I went up the stairs in confusion. I thought that I was more fortunate than Lila, Antonio wasn’t like Stefano. He would never hurt me, the only person he could hurt was himself.
18
I didn’t see Lila the next day, but, surprisingly, I was compelled to see her husband.
That morning I had gone to school depressed: it was hot, I hadn’t studied, I had scarcely slept. The school day had been a disaster. I had looked for Nino outside, I would have liked to talk just a little, but I didn’t see him, maybe he was wandering through the city with his girlfriend, maybe he was in one of the movie theaters that were open in the morning, kissing her in the dark, maybe he was in the woods at Capodimonte having her do to him the things I had done to Antonio for months. In the first class I had been interrogated in chemistry and had given muddled or inadequate answers; who knows what grade I had received, and there wasn’t time to make it up, I was in danger of having to retake the exam in September. I had met Professor Galiani in the hall and she had given me a gentle speech whose meaning was: What is happening to you, Greco, why aren’t you studying anymore? And I had been unable to say anything but: Professor, I am studying, I’m studying all the time, I swear; she listened to me for a bit and then walked away and went into the teachers’ lounge. I had had a long cry in the bathroom, a cry of self-pity for how wretched my life was. I had lost everything: success in school; Antonio, whom I had always wanted to leave, and who in the end had left me, and already I missed him; Lila, who since she had become Signora Carracci was more removed every day. Worn out by a headache, I had walked home thinking of her, of how she had used me — yes, used — to provoke the Solaras, to get revenge on her husband, to show him to me in his misery as a wounded male, and the whole way I wondered: Is it possible that a person can change like that, that now there’s nothing to distinguish her from someone like Gigliola?
But at home there was a surprise. My mother didn’t attack me the way she usually did because I was late and she suspected I had been seeing Antonio, or because I had neglected one of the thousands of household tasks.

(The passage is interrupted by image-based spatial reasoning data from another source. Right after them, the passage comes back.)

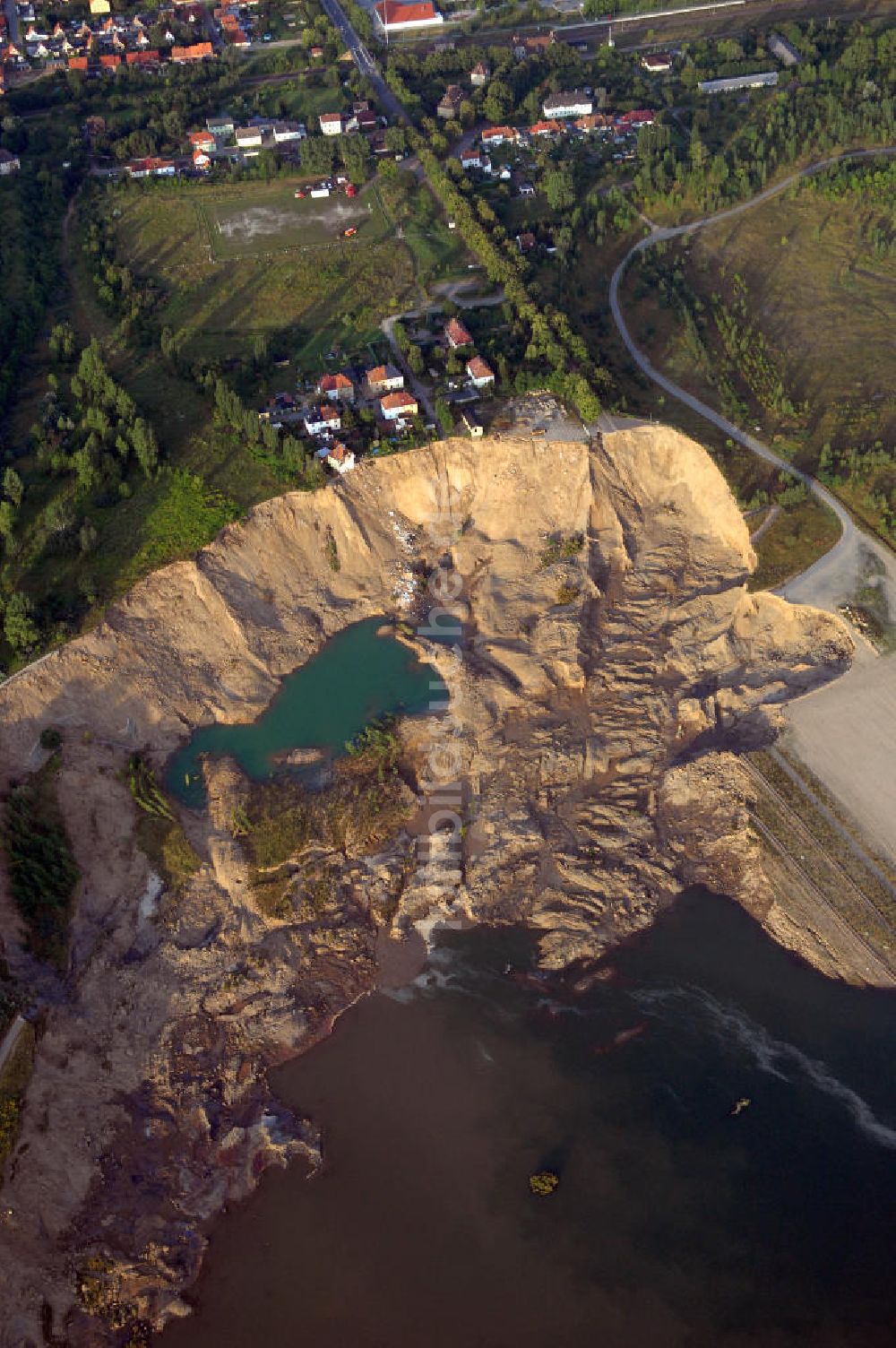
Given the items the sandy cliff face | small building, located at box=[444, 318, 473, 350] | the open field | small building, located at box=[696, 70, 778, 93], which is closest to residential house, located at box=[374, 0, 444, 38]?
small building, located at box=[696, 70, 778, 93]

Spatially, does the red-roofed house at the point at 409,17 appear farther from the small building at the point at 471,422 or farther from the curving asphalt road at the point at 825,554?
the small building at the point at 471,422

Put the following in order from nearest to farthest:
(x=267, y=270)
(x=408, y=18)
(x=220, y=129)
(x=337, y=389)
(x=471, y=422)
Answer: (x=471, y=422)
(x=337, y=389)
(x=267, y=270)
(x=220, y=129)
(x=408, y=18)

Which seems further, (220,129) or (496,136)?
(220,129)

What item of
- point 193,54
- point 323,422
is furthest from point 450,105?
point 323,422

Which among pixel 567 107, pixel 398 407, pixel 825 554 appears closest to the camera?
pixel 825 554

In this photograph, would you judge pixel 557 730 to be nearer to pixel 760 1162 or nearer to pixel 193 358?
pixel 760 1162

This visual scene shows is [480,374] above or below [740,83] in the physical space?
below

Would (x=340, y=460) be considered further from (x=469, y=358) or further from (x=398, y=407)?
(x=469, y=358)
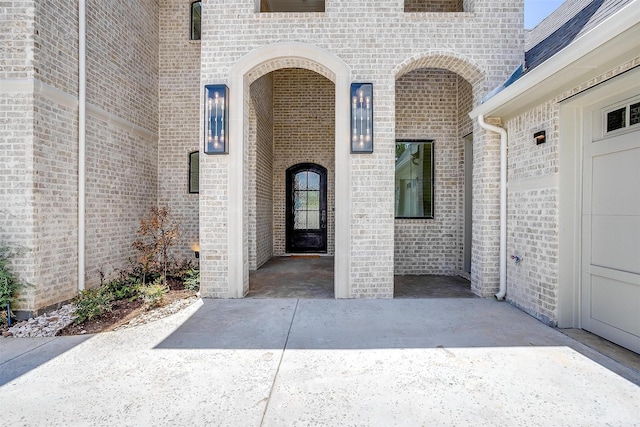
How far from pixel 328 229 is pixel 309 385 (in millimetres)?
6698

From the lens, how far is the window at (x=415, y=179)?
699 cm

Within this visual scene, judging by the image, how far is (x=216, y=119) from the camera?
5066 mm

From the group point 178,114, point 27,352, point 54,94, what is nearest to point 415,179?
point 178,114

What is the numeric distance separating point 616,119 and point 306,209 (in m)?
7.05

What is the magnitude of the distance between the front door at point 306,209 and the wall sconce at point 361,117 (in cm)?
433

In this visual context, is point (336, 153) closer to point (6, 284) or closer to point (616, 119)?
point (616, 119)

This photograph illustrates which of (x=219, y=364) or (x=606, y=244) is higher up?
(x=606, y=244)

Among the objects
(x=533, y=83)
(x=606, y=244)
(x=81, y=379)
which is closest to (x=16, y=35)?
(x=81, y=379)

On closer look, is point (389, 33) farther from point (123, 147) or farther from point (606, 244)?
point (123, 147)

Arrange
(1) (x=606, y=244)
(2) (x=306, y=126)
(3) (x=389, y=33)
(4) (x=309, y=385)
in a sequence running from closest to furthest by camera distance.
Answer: (4) (x=309, y=385) → (1) (x=606, y=244) → (3) (x=389, y=33) → (2) (x=306, y=126)

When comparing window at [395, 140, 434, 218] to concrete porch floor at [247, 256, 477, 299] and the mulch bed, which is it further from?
the mulch bed

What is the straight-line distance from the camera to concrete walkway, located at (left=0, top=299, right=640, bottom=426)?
231cm

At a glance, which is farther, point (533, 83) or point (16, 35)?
point (16, 35)

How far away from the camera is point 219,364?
3.03 m
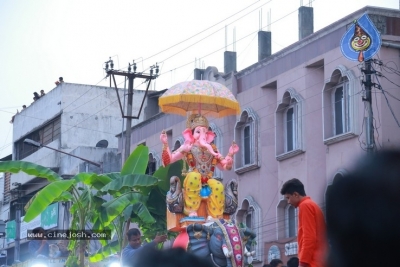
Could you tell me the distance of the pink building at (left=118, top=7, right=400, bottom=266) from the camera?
19.3m

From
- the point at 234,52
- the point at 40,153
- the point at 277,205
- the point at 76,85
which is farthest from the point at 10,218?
the point at 277,205

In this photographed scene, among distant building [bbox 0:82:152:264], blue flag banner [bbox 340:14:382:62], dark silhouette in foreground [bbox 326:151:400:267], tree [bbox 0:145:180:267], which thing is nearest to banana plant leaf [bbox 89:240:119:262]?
tree [bbox 0:145:180:267]

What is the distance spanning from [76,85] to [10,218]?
9.05 metres

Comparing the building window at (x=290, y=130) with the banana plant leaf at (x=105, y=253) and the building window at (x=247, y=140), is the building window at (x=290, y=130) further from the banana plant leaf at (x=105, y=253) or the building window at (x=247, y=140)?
the banana plant leaf at (x=105, y=253)

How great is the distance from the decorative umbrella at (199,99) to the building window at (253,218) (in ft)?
34.1

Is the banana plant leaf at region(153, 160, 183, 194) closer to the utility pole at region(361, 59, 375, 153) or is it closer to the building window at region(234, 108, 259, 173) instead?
the utility pole at region(361, 59, 375, 153)

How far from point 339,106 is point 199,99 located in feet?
28.9

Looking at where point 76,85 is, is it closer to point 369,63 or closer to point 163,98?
point 369,63

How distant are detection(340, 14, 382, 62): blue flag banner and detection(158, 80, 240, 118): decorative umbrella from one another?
4.85m

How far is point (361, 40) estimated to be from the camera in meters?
17.1

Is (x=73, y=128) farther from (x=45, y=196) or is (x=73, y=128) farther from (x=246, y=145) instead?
(x=45, y=196)

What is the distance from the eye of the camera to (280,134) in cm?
2320

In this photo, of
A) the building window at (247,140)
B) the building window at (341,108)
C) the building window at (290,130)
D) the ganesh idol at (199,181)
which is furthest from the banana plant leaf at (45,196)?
the building window at (247,140)

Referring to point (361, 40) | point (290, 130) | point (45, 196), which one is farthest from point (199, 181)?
point (290, 130)
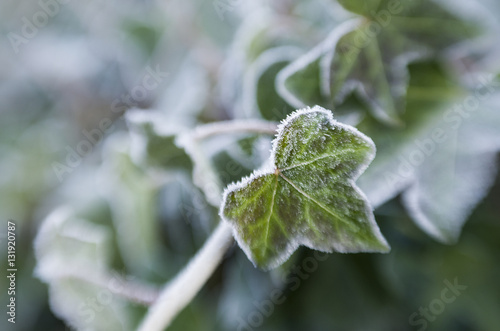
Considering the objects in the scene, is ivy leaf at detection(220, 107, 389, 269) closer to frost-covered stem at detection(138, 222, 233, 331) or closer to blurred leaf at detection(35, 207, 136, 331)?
frost-covered stem at detection(138, 222, 233, 331)

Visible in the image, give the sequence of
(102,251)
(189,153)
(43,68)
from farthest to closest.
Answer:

She said to me instead, with a sort of gentle annoyance, “Stefano asked me if you could go with him this afternoon to the dressmaker’s on the Rettifilo.”
Befuddled by tiredness and discouragement, I thought I hadn’t understood. Stefano? Stefano Carracci? He wanted me to go with him to the Rettifilo?

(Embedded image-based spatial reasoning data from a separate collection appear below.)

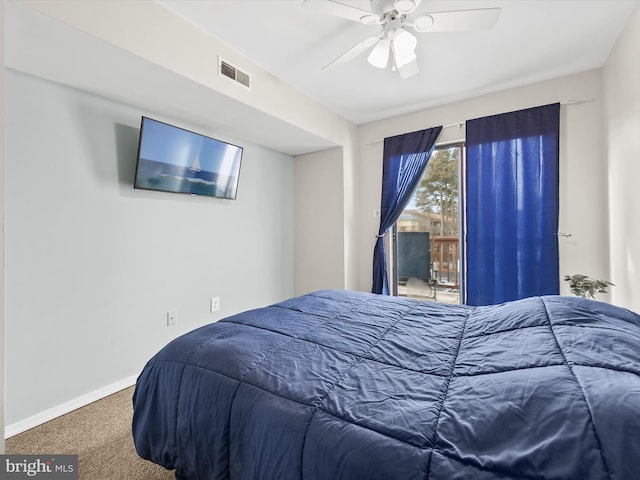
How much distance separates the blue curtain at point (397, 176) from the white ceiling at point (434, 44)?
0.47 metres

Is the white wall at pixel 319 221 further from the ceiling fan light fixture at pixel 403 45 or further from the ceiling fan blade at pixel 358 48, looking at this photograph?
the ceiling fan light fixture at pixel 403 45

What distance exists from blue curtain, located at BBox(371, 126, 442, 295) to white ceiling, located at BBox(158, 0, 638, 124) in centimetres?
47

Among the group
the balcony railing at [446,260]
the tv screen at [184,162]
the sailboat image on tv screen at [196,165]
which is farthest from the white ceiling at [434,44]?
the balcony railing at [446,260]

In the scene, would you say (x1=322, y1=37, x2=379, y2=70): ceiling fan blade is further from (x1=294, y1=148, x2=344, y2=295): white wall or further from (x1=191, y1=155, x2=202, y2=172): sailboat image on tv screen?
(x1=294, y1=148, x2=344, y2=295): white wall

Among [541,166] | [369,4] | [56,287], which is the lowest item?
[56,287]

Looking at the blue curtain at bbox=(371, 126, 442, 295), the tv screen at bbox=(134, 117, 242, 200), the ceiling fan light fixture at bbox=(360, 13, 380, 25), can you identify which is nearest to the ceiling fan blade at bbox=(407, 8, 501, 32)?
the ceiling fan light fixture at bbox=(360, 13, 380, 25)

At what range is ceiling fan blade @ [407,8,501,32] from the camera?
5.35ft

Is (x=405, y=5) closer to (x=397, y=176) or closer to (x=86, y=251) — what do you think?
(x=397, y=176)

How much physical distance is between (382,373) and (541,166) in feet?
8.72

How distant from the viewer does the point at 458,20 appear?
5.63 ft

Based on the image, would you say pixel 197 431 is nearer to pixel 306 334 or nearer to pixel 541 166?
pixel 306 334

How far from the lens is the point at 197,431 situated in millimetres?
1142

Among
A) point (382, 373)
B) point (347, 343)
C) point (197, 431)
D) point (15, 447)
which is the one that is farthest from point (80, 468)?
point (382, 373)

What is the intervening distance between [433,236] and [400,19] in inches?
88.5
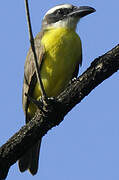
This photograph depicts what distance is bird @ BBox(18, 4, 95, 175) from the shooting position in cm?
675

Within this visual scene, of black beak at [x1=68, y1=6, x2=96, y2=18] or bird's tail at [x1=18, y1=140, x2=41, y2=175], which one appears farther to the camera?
black beak at [x1=68, y1=6, x2=96, y2=18]

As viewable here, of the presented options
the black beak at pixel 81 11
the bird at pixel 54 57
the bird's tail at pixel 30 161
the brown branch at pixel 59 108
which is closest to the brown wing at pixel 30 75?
the bird at pixel 54 57

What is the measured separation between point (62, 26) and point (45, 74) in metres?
1.01

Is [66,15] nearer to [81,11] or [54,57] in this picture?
[81,11]

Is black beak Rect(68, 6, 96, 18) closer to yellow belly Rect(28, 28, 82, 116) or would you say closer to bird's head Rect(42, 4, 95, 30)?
bird's head Rect(42, 4, 95, 30)

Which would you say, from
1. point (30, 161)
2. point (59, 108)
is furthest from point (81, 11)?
point (30, 161)

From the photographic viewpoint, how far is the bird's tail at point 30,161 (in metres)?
7.13

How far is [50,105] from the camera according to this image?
5.28 meters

“Why doesn’t he go with his wife?” my father joked from the other room. Formally he was taking a sick day but in reality he had to keep an eye on some of his indecipherable deals. “How do those two pass the time? Do they play cards?”
My mother made a gesture of annoyance. She said maybe Lila was busy, she said we ought to be nice to the Carraccis, she said some people were never satisfied with anything. In reality my father was more than satisfied: to have good relations with the grocer meant that one could buy food on credit and put off paying indefinitely. But he liked to be witty. Lately, whenever the occasion arose, he had found it amusing to make allusions to Stefano’s presumed sexual laziness. At the table every so often he would ask: What’s Carracci doing, he only likes television? And he laughed and it didn’t take much to guess the meaning of his question: how is it that the two of them don’t have any children, does Stefano function or not? My mother, who in those matters understood him immediately, answered seriously: It’s early, leave them alone, what do you expect? But in fact she enjoyed as much as or more than he the idea that the grocer Carracci, in spite of the money he had, didn’t function.